Later, the court decided not to hear the case (incidentally, Douglas was one of the three justices who thought they should hear it). The court also ducked another miscegenation case, Naim v. Naim, in 1955. Again, from Tell the Court I Love My Wife:
Law clerks for various justices saw the inauspicious timing. Justice John Marshall Harlan's clerk worried, "I have serious doubts whether this question should be decided now, while the problem of enforcement of the [school] segregation cases is still so active." Justice Harold M. Burton's law clerk struck much the same tone: "In view of the difficulties engendered by the segregation cases it would be wise judicial policy to duck this question for a time."

The observations by the Court's justices and their clerks make it clear that a number of them, at least, were inclined to view miscegenation laws as unconstitutional. Justice Felix Frankfurter, however, weighed in on the side of inaction. Bringing a tortured prose to the deliberations, he spoke to his brethren of pressing "moral considerations," which he proceeded to identify as, "of course, those raised by the bearing of adjudicating this question to the Court's responsibility in not thwarting or seriously handicapping the enforcement of its decision in the segregation cases."

But enough of that. Let's see how else the opponents of equality try to justify their discrimination:
The two traditional-values groups appearing before the court go a step further and contend that marriage between a man and a woman is better for children.

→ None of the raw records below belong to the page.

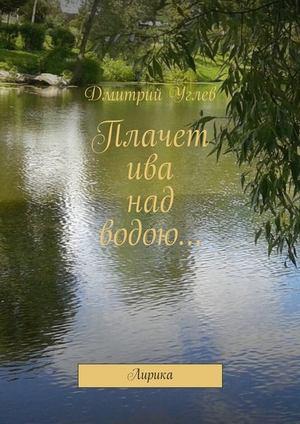 УГЛЕВ Д. Плачет ива над водою… Лирика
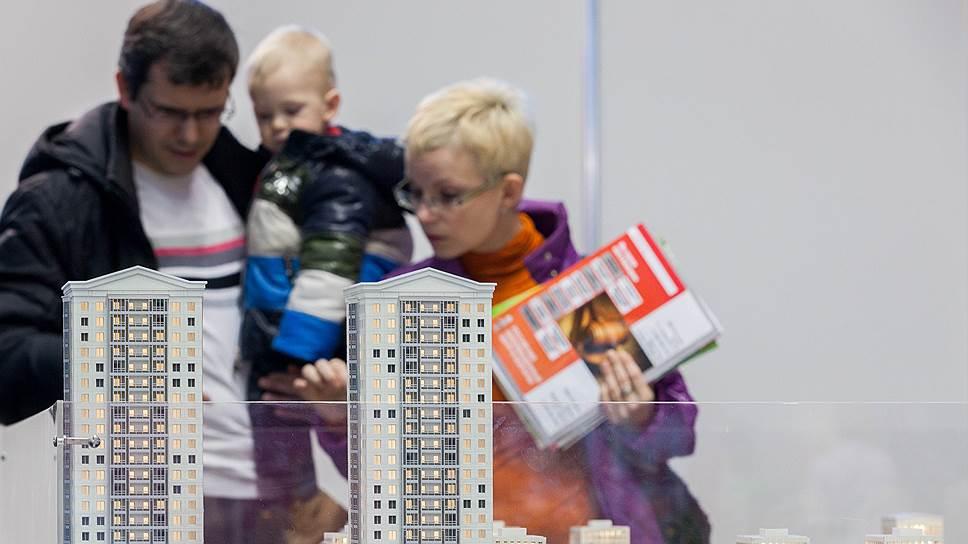 Материнский капитал чаще всего используется для приобретения жилья в ипотеку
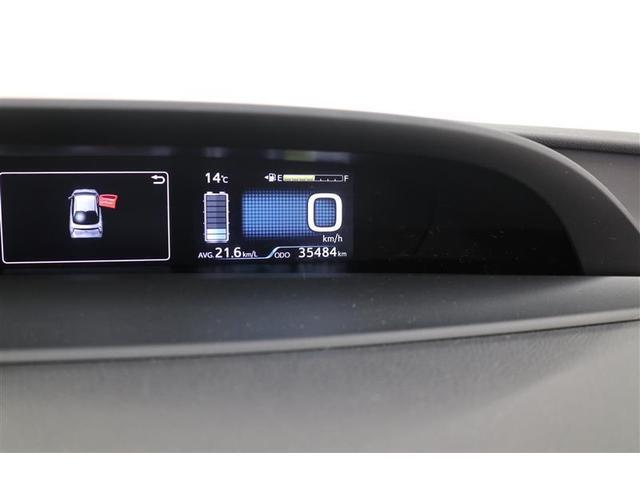 Sツーリングセレクション バックモニター付純正メモリーナビ ETC シートヒーター 純正17インチアルミ LEDヘッドランプ スマートキー(19枚目)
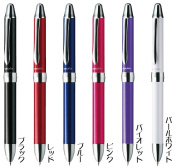 """""""VICUNA EX (vicuna up)"""" multifunction writing instruments (two-colour ballpoint pen +0.5 ) [pen's] """"get """""""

"Fostering and preserving responsible procreation remains a key state interest in defining marriage as the union of one man and one woman," attorneys wrote in a brief filed by the Campaign for California Families.

Well, for one, if marriage were about procreation that would logically imply that we ought to outlaw marriage between straight couples that can't have children. But you're not going to do that, are you? Kinda puts the lie to the idea that you believe marriage is about procreation.

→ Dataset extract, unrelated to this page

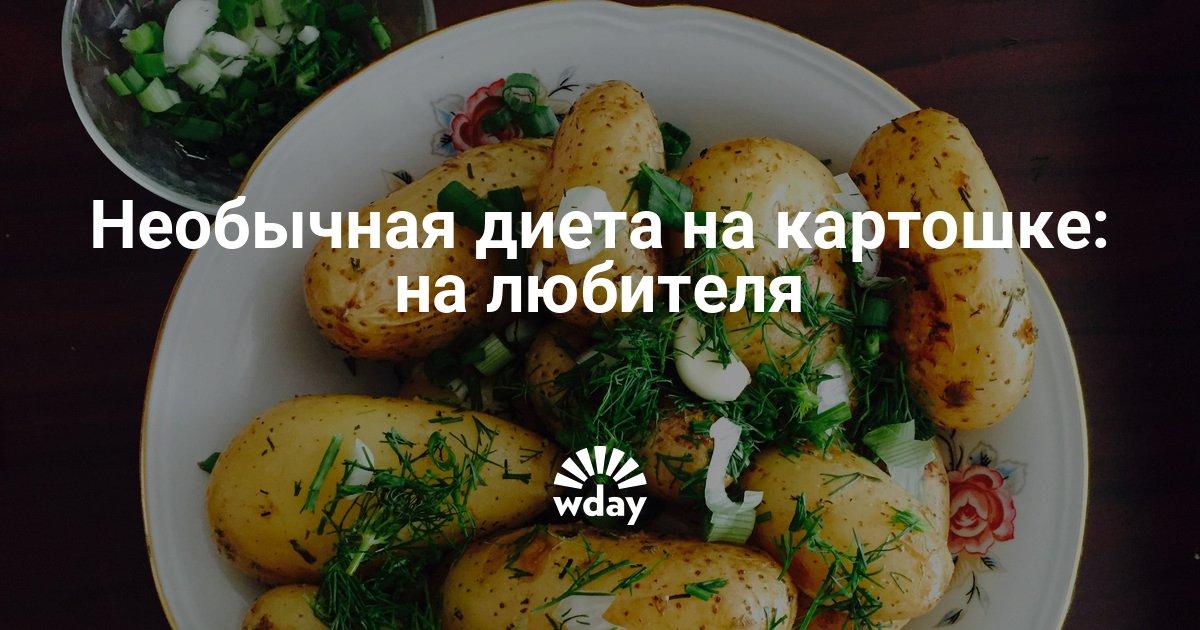 Диеты на картошке 3, 7, 15 дней.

For two, gay couples have children. Preventing them from getting married will not change this fact, and it also will do nothing to help those children. If you want to help foster responsible procreation by making sure that parents are married, the best way to do that is by letting gay couples get married and raise their kids.

And for three, this idea that that "marriage between a man and a woman is better for children" has been refuted numerous times. Last year, the Victorian Law Reform Commission released a report which included a study of the around 27 scientific studies of children raised by same-sex parents. It found that none of these studies concluded that children raised by gay couples were different than if they had been raised by a straight couple.

So, Campaign for California Families, where's your evidence to the contrary?